GIVEN EXERCISE:
Lay out as a Markdown table with the columns Row and Line the lines from the line containing "What distance divides" to the line containing "3.75 metres", both included. Number each row, and omit blank lines and pictures.

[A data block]
+---+
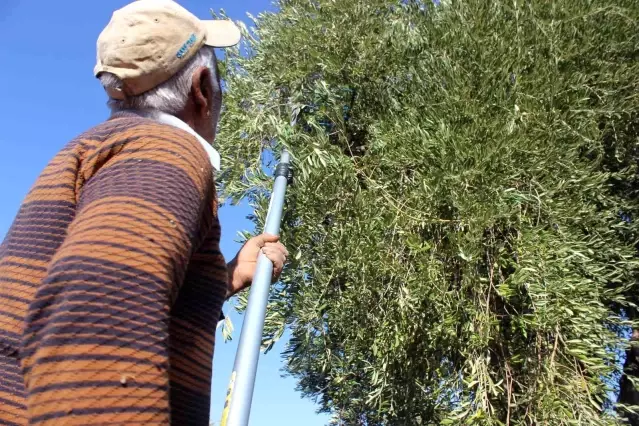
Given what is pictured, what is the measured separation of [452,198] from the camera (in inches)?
185

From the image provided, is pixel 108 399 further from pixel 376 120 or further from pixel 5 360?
pixel 376 120

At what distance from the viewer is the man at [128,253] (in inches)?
37.0

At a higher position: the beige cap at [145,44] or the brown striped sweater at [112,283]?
the beige cap at [145,44]

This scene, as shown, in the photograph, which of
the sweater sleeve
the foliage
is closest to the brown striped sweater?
the sweater sleeve

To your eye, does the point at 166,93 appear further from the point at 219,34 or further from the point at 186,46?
the point at 219,34

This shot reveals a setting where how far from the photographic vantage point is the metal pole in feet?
4.96

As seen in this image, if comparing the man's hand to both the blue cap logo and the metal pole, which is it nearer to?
the metal pole

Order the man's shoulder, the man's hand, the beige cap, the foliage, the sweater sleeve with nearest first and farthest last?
1. the sweater sleeve
2. the man's shoulder
3. the beige cap
4. the man's hand
5. the foliage

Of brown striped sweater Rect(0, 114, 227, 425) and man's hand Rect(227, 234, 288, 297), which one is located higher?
man's hand Rect(227, 234, 288, 297)

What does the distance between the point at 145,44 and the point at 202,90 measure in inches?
6.9

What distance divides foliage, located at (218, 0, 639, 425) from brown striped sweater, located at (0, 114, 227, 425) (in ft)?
11.8

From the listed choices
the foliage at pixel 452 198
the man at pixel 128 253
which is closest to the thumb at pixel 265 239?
the man at pixel 128 253

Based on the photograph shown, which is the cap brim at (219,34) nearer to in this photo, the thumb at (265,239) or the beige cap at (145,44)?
the beige cap at (145,44)

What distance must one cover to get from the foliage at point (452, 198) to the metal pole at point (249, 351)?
9.16ft
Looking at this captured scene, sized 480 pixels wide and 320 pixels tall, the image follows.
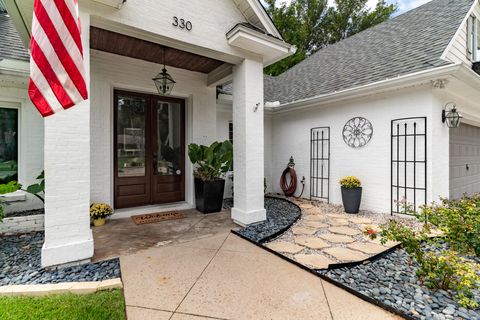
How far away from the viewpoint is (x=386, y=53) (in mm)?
6160

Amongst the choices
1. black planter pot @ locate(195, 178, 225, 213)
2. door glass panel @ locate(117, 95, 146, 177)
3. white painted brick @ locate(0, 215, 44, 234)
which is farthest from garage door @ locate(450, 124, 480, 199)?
white painted brick @ locate(0, 215, 44, 234)

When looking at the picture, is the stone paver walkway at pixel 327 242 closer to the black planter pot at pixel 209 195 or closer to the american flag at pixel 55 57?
the black planter pot at pixel 209 195

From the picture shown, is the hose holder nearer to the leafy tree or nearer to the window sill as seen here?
the window sill

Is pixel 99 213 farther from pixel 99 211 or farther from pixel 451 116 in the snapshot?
pixel 451 116

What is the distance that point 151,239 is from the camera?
3.75 metres

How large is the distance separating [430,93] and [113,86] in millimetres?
6372

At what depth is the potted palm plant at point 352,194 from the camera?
531cm

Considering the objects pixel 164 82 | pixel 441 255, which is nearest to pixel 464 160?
pixel 441 255

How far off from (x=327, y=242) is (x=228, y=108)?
4.63 meters

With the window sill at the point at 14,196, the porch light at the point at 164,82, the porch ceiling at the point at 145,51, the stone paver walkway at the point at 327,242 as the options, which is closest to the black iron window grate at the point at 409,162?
the stone paver walkway at the point at 327,242

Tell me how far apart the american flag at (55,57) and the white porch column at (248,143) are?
9.39ft

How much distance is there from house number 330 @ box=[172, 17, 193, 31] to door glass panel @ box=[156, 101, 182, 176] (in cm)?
226

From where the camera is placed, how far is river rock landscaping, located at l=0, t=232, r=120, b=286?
2596 mm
+---+
TASK RESULT:
| Row | Line |
|---|---|
| 1 | What distance divides foliage, located at (218, 0, 639, 425) from brown striped sweater, located at (0, 114, 227, 425) (in ft)? |
| 2 | 11.8 |
| 3 | From the listed choices |
| 4 | the foliage at pixel 452 198 |
| 5 | the man at pixel 128 253 |
| 6 | which is closest to the thumb at pixel 265 239? |
| 7 | the man at pixel 128 253 |
| 8 | Based on the photograph shown, which is the cap brim at (219,34) nearer to in this photo, the thumb at (265,239) or the beige cap at (145,44)? |
| 9 | the beige cap at (145,44) |
| 10 | What distance must one cover to get from the foliage at point (452, 198) to the metal pole at point (249, 351)? |
| 11 | 9.16ft |
| 12 | Looking at this captured scene, sized 480 pixels wide and 320 pixels tall, the image follows. |
| 13 | How far away from the viewpoint is (x=386, y=53) (in mm)? |
| 14 | 6160 |
| 15 | Amongst the choices |
| 16 | 1. black planter pot @ locate(195, 178, 225, 213) |
| 17 | 2. door glass panel @ locate(117, 95, 146, 177) |
| 18 | 3. white painted brick @ locate(0, 215, 44, 234) |
| 19 | which is farthest from garage door @ locate(450, 124, 480, 199)? |
| 20 | white painted brick @ locate(0, 215, 44, 234) |
| 21 | When looking at the picture, is the stone paver walkway at pixel 327 242 closer to the black planter pot at pixel 209 195 or closer to the american flag at pixel 55 57? |
| 22 | the black planter pot at pixel 209 195 |
| 23 | From the picture shown, is the hose holder nearer to the leafy tree or nearer to the window sill as seen here? |
| 24 | the window sill |
| 25 | Is pixel 99 213 farther from pixel 99 211 or farther from pixel 451 116 in the snapshot? |
| 26 | pixel 451 116 |
| 27 | What is the distance that point 151,239 is from the camera? |
| 28 | 3.75 metres |